Recombinant partial FAM65B from Japanese quail represents a valuable tool for comparative immunology research. Future investigations might explore:

• Evolutionary conservation of T cell quiescence mechanisms: By comparing the function of quail FAM65B with mammalian orthologs, researchers can determine whether the molecular mechanisms controlling T cell quiescence are conserved across vertebrate lineages.

• Species-specific interaction partners: Proteomics approaches using partial recombinant FAM65B as bait could identify novel binding partners specific to avian species, potentially revealing unique aspects of T cell regulation in birds.

• Targeted manipulation of immune responses: Given FAM65B's role in setting T cell activation thresholds , recombinant protein could potentially be used to modulate immune responses in experimental settings, either by inhibiting FAM65B function to enhance responses or supplementing it to suppress unwanted activation.

• Biomarker development: The strong correlation between FAM65B expression and cellular quiescence suggests potential application as a biomarker for lymphocyte activation states in avian models of infection or immune dysfunction.

Research in these directions should employ the partial recombinant protein as both an experimental tool and a subject of study, with careful attention to which domains are represented in the partial construct.

What therapeutic implications arise from FAM65B's role in proliferation control?

The identification of FAM65B as "a potential new target for controlling proliferation of both transformed and normal cells" opens several therapeutic research directions:

• Cancer research applications: Given FAM65B's ability to induce G2/M arrest and apoptosis when expressed in proliferating cells, recombinant FAM65B (or derivatives) could be explored as potential anti-proliferative agents in cancer research.

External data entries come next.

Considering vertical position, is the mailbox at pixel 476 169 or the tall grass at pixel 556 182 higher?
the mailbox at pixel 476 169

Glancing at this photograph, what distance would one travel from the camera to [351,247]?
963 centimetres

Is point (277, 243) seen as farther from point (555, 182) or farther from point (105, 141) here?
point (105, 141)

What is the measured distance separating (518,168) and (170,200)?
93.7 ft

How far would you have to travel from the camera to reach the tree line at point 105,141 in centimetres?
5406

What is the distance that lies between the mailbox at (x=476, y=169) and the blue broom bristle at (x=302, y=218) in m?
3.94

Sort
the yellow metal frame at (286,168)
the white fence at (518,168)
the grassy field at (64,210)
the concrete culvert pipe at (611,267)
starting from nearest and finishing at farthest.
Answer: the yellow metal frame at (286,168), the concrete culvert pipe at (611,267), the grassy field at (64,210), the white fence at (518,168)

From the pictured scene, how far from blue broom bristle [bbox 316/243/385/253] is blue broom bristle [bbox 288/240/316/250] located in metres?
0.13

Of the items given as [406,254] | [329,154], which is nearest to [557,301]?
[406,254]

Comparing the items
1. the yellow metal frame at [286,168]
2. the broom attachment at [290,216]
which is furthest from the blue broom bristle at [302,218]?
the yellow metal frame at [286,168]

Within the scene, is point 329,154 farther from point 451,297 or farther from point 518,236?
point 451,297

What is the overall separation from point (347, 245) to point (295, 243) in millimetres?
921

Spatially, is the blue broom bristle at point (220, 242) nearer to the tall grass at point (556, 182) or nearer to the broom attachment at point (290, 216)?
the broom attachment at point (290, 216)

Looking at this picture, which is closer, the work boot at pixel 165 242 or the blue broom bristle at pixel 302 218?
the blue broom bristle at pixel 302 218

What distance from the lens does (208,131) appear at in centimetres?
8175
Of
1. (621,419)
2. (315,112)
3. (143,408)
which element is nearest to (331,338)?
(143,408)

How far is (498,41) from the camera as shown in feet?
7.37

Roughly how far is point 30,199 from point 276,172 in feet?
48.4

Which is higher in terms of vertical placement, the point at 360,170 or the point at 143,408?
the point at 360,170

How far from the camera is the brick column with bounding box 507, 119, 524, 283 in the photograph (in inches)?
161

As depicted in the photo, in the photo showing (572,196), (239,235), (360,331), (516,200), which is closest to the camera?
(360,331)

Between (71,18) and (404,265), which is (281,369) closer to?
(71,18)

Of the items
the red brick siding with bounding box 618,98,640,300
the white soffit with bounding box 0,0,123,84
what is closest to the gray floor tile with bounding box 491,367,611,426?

Experiments could assess species cross-reactivity to determine whether quail FAM65B can affect mammalian cancer cells.

• Immune modulation strategies: FAM65B's role in setting T cell activation thresholds suggests potential applications in autoimmunity research. Enhancing FAM65B function could theoretically raise activation thresholds and dampen excessive immune responses.

• Comparative oncology insights: Studying FAM65B across species may reveal conserved and divergent mechanisms of proliferation control, potentially identifying novel regulatory pathways that could be therapeutically targeted.

When pursuing these directions, researchers should be mindful that partial recombinant proteins may not recapitulate all functions of the full-length protein. Careful domain mapping and functional validation are essential prerequisites for therapeutic applications.